SQL query with Count function running slow

Question

Question

Jeremy Forsyth · May 10, 2019

#Indexing #ODBC #Performance #SQL #Caché

Cache version: Cache for Windows (x86-64) 2017.2.1 (Build 801_3U)

Good Afternoon,

I have a co-worker who is trying to run the below query via ODBC. The issue is that the query appears to be running extremely slow (nearly 2 hours).

SELECT A.RecNo, T.SDSInstID, T.TranEffectDate, COUNT(T.InternalTXID) as NoofTransactions

FROM SDS_DATA._Transaction T

INNER JOIN SDS_DATA.DataFeed A

on A.BankAccountBSB = T.BankAccountBSB

and A.BankAccountNo = T.BankAccountNo

WHERE T.TranEffectDate >= DATEADD(yy,-1,CURRENT_DATE)

GROUP BY A.RecNo, T.SDSInstID, T.TranEffectDate

Below is the generated query plan

Statement Text

DECLARE QRS CURSOR FOR SELECT A . RecNo , T . SDSInstID , T . TranEffectDate , COUNT ( T . InternalTXID ) AS NoofTransactions FROM SDS_DATA . _Transaction T INNER JOIN SDS_DATA . DataFeed A ON A . BankAccountBSB = T . BankAccountBSB AND A . BankAccountNo = T . BankAccountNo WHERE T . TranEffectDate >= DATEADD ( yy , - ? , CURRENT_DATE ) GROUP BY A . RecNo , T . SDSInstID , T . TranEffectDate

Query Plan

Relative cost = 119327452

Call module C, which populates temp-file B.

Read temp-file B, looping on the hashing subscript.

For each row:
Output the row.

module C

Call module B, which populates bitmap temp-file A.

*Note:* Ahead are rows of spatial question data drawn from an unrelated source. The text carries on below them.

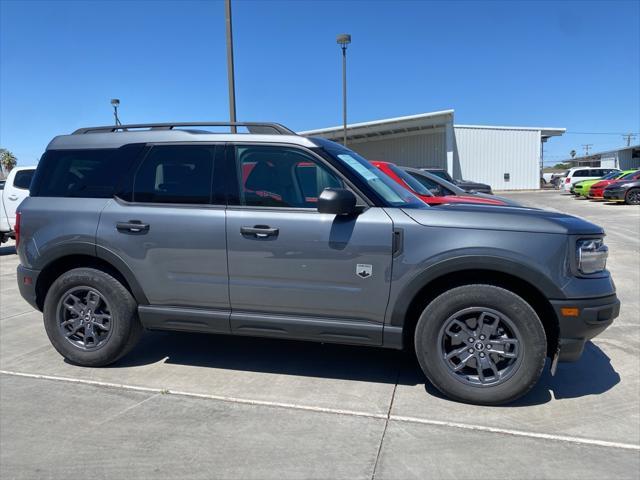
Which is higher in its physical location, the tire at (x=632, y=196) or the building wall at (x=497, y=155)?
the building wall at (x=497, y=155)

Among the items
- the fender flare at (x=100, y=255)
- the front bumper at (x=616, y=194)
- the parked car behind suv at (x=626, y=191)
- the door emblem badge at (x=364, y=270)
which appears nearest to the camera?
the door emblem badge at (x=364, y=270)

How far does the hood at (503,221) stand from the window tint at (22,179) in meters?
10.9

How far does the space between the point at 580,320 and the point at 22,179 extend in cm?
1210

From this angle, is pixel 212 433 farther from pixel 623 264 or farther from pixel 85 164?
pixel 623 264

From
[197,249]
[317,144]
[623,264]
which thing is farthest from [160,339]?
[623,264]

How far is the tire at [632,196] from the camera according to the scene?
20.8m

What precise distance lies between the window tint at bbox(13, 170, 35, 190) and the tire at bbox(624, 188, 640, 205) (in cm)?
2177

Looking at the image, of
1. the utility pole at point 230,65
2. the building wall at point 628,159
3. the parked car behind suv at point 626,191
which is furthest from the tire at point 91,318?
the building wall at point 628,159

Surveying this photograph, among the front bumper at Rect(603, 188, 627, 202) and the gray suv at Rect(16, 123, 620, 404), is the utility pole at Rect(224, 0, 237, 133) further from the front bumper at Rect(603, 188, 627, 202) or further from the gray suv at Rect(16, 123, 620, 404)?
the front bumper at Rect(603, 188, 627, 202)

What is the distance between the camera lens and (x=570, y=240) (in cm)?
332

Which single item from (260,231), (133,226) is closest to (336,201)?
(260,231)

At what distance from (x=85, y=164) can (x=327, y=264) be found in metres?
2.37

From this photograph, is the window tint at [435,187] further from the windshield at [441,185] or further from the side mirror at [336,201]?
the side mirror at [336,201]

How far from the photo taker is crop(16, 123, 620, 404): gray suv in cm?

Read bitmap temp-file A, looping on ID.

For each row:
Read master map SDS_Data._Transaction.IDKEY, using the given idkey value.
Read index map SDS_Data.DataFeed.BSBAccountNoIndex, using the given %SQLUPPER(BankAccountBSB) and %SQLUPPER(BankAccountNo), and looping on ID.
For each row:
Read master map SDS_Data.DataFeed.IDKEY, using the given idkey value.
Check distinct values for RecNo, %SQLUPPER(SDSInstID), and TranEffectDate using temp-file B,
subscripted by a hashing of these values.
For each distinct row:
Add a row to temp-file B, subscripted by the hashing,
with node data of InternalTXID, TranEffectDate, %SQLUPPER(SDSInstID), and RecNo.
Update the accumulated count(InternalTXID) in temp-file B,
subscripted by the hashing.

module B

Read bitmap index SDS_Data._Transaction.TranEffectDateIndex, looping on TranEffectDate and bitmap chunks.

For each bitmap chunk:
OR the bitmap chunk into bitmap temp-file A.

Numbers wise there are approximately 50,611 datafeed records and 12,098,782 transaction records. The transaction table gorws by approx. 50,000 records a day.

Would anyone here have any advice as to how I can increase performance for this query?

Thanks in advance,

Jeremy

Discussion (3)1

Log in or sign up to continue

Dmitry Maslennikov · May 10, 2019

With such amount of data, does you have enough global buffers configured?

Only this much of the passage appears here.